> I do. If you take a sufficiently large step, the path of steepest descent will...

> I do. If you take a sufficiently large step, the path of steepest descent will surely change sometimes. If it doesn’t then you should just double or triple your step size. So you just don’t know why the cosine distance is high, change in curvature of your loss curve or gradient variance. Most large runs are splitting up gradients across nodes, so if you are already doing so, instead of averaging, just do GAF instead.

I agree with normal SGD, but with-momentum optimizers depend on some consistency of gradients between optimizer steps. On the other hand, with-momentum optimizers try to maximize the effective learning rate subject to that momentum, so it could go the other way as well.

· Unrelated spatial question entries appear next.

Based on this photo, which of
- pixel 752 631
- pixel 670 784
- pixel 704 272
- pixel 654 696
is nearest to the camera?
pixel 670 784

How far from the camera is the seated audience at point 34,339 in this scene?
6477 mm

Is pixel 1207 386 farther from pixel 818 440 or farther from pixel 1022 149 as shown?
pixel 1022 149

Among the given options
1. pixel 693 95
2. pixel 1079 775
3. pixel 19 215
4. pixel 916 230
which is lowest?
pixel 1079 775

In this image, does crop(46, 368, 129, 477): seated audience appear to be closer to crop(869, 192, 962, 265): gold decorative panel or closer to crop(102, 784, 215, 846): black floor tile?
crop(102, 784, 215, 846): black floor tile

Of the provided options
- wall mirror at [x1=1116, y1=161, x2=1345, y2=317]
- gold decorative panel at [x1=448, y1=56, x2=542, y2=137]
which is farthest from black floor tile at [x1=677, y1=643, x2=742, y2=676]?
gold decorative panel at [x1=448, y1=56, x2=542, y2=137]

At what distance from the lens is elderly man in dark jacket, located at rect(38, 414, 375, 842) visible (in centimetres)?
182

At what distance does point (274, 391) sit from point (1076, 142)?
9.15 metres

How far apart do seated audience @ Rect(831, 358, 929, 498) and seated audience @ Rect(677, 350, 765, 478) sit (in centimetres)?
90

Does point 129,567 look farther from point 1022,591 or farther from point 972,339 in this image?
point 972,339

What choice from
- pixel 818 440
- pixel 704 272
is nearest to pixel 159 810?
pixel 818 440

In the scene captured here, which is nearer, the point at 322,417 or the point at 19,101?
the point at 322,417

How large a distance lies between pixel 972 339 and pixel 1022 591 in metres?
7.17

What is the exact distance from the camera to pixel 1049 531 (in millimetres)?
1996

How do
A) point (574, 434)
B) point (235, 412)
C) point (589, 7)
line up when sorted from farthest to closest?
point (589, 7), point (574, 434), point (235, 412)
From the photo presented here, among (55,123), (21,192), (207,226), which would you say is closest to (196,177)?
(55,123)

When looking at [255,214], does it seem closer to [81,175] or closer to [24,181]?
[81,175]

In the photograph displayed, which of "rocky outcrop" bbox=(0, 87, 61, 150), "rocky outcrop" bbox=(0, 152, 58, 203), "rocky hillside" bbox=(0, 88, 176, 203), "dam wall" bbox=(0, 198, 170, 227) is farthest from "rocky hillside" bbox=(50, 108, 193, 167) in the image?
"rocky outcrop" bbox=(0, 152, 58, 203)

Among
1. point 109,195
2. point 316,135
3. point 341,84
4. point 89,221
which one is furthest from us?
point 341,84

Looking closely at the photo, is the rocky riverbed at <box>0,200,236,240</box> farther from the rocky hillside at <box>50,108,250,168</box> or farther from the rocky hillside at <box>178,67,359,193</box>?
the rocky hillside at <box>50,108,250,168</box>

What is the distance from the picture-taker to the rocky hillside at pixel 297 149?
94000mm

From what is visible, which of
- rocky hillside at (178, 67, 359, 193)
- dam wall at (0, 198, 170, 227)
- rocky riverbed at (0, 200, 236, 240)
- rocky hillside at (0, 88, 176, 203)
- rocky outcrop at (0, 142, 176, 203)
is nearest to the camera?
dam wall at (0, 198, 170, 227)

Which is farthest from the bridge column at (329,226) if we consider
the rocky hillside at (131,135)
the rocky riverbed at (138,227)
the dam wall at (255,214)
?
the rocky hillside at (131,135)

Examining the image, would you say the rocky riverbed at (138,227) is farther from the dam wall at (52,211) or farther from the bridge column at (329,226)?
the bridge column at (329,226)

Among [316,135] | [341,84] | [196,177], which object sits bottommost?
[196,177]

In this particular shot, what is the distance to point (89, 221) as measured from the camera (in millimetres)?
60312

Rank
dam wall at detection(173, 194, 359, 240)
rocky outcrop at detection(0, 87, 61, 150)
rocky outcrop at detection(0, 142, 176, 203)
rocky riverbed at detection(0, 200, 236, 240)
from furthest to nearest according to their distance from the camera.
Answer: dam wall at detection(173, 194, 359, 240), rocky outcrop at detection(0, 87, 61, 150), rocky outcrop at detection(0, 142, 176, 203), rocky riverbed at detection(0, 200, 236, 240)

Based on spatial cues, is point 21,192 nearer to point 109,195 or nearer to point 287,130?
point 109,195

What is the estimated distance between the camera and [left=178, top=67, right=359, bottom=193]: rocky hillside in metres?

> No, won’t change the results. I have been using GAF to train LLMs for my next paper and it stands.. in fact in much more expressive and large models like LLMs, the gradients sometimes hit cosine distance of 2! So GAF really helps in LLM training. Think of SGD training like a tracker. The tracker is getting noisy distance/velocity signals at some frequency. And the tracker is only as good as the signal coming into the tracker. If a bird flies in front of the radar you will get a huge OOD signal into the estimate if you don’t do some sort of validation gating (eg ||st-x_hat_t||>thresh). Think of GAF as the validation gating.

> Great question. I tried to prove formally that if the cosine distances between two randomly selected batches are negatively correlated then the average of them will result in overfitting but I couldn’t get the proof to a satisfactory spot. But I do conjecture it. So no I wouldn’t expect taking any part of a memorization direction is a good idea.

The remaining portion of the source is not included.